Why border crossings are up
That was never an accurate perception, but Biden repealed the most restrictive of Trump’s immigration policies:
Requiring asylum seekers to “remain in Mexico” while their application was pending.
Separating migrant children from their parents.
Banning nationals of various majority-Muslim countries, Burma, Eritrea, North Korea and Tanzania from traveling to the United States.
Biden also upgraded the Deferred Action for Childhood Arrivals program, written as a policy memorandum under Barack Obama to allow migrants who were brought to the United States illegally as children to remain in the country, to a regulation.
And he extended “Temporary Protected Status” to nationals of Afghanistan, Burma, Cameroon, Ethiopia, Ukraine and Venezuela, allowing some 712,000 migrants to remain in the United States without legal residence or a visa.
Even proponents of liberal immigration reform, like Kathleen Bush-Joseph and Muzaffar Chishti of the Migration Policy Institute, recognize that the increase in illegal border crossings “may have been partly prompted by the administration’s actions elsewhere to shield immigrants from deportation and provide humanitarian protections, as migrants expected a warm welcome in the United States after four years of Trump.”
In addition to those “pull” factors, there are “push” factors in South America. The head of Customs and Border Protection at the time, Chris Magnus, last year blamed the “failing communist regimes” of Cuba, Nicaragua and Venezuela for causing hundreds of thousands of their citizens to flee.
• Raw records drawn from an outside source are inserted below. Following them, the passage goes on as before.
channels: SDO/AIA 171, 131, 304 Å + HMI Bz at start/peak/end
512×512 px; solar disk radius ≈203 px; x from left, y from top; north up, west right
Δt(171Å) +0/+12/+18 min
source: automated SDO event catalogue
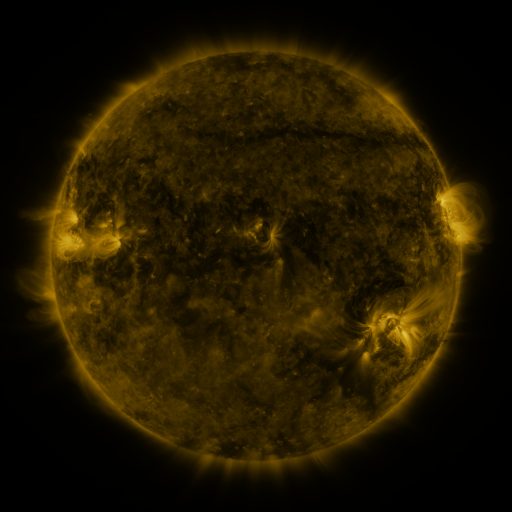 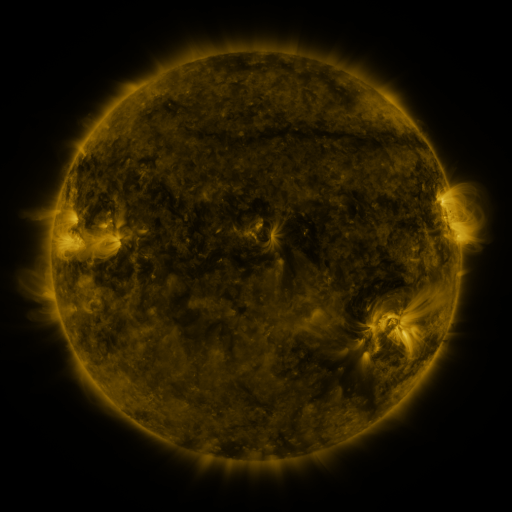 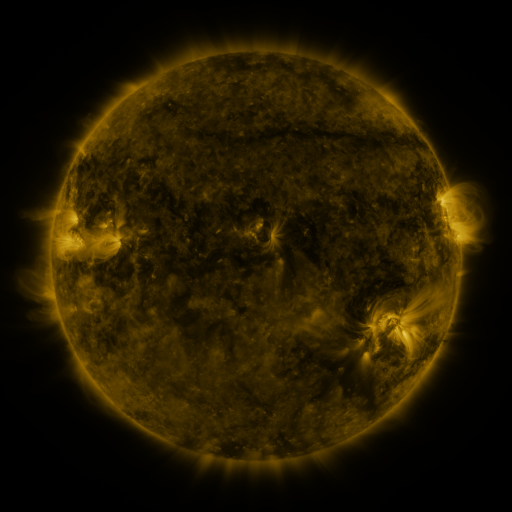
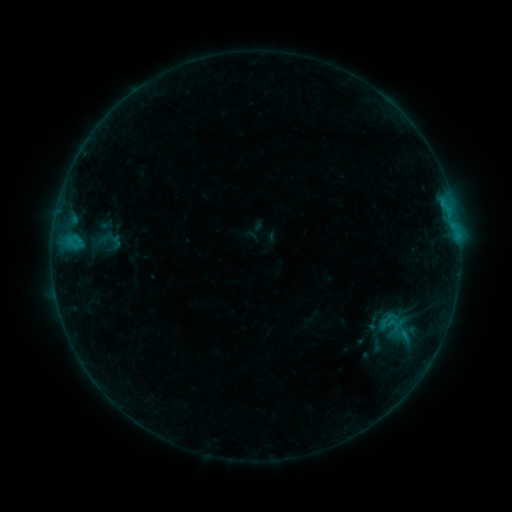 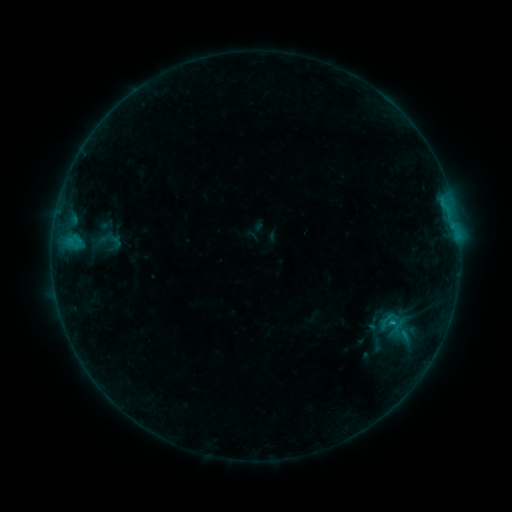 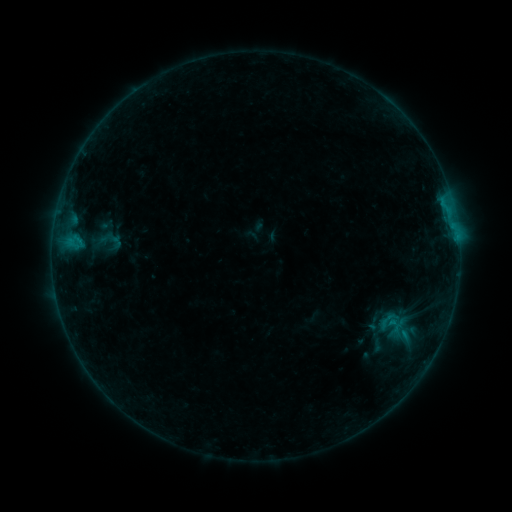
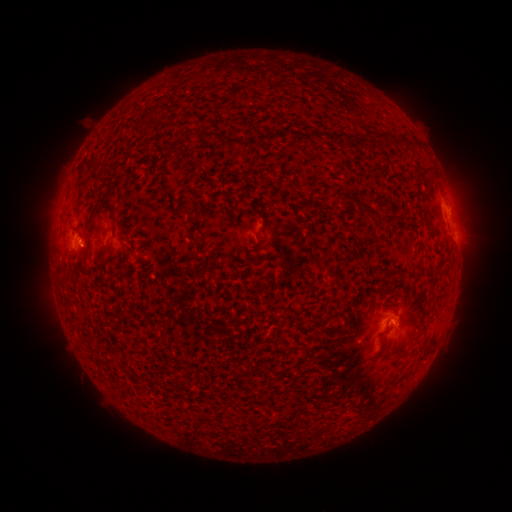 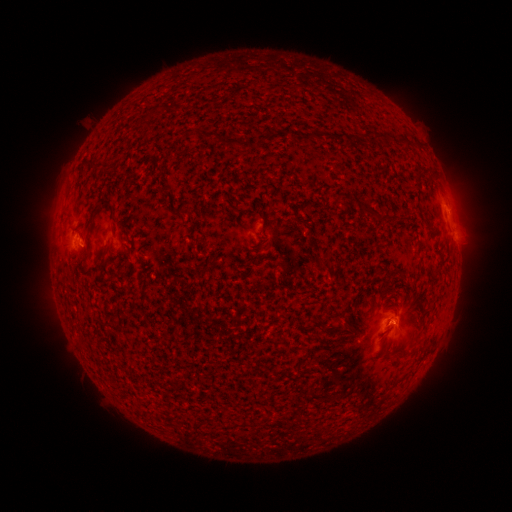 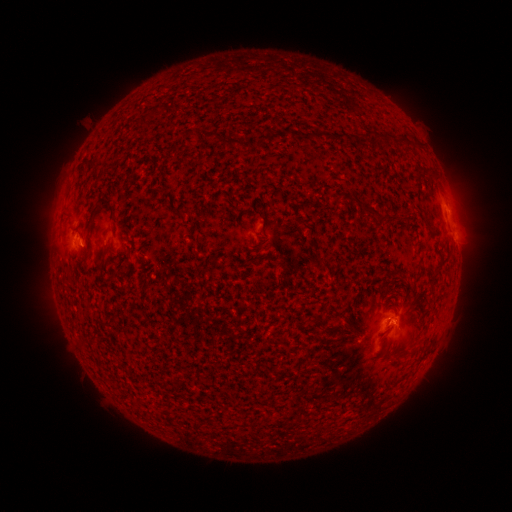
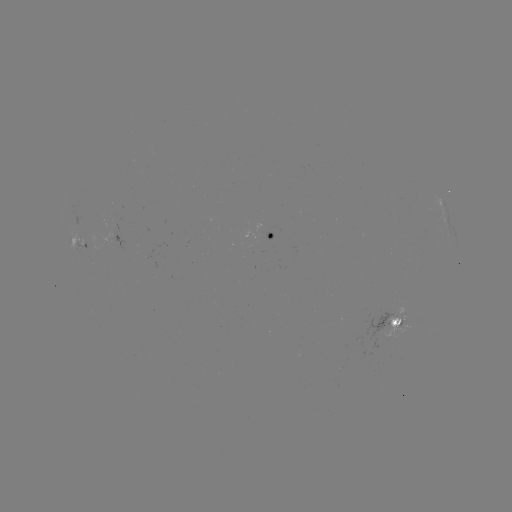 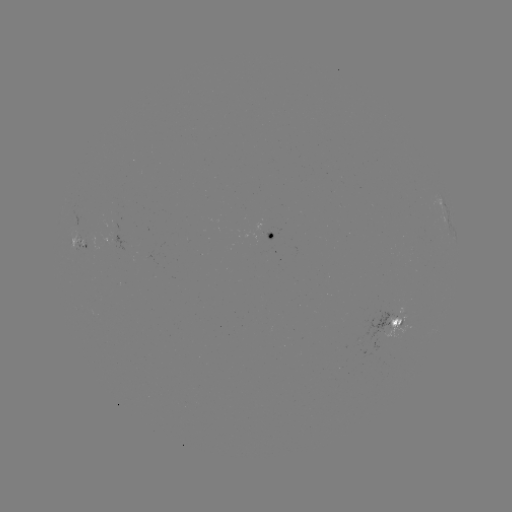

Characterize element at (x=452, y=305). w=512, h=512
B5.3 flare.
Whereas previous emigration waves were caused by violence in the “Northern Triangle” of El Salvador, Guatemala and Honduras, more recently an estimated one in three migrants entering the United States illegally have been Cubans, Nicaraguans and Venezuelans fleeing economic deprivation.
Deportations are down
Biden has instructed Immigration and Customs Enforcement (ICE) to prioritize deporting recent border crossers and migrants who might pose a threat to public safety. That is a change from under Trump, when agents searched the whole country for illegal aliens.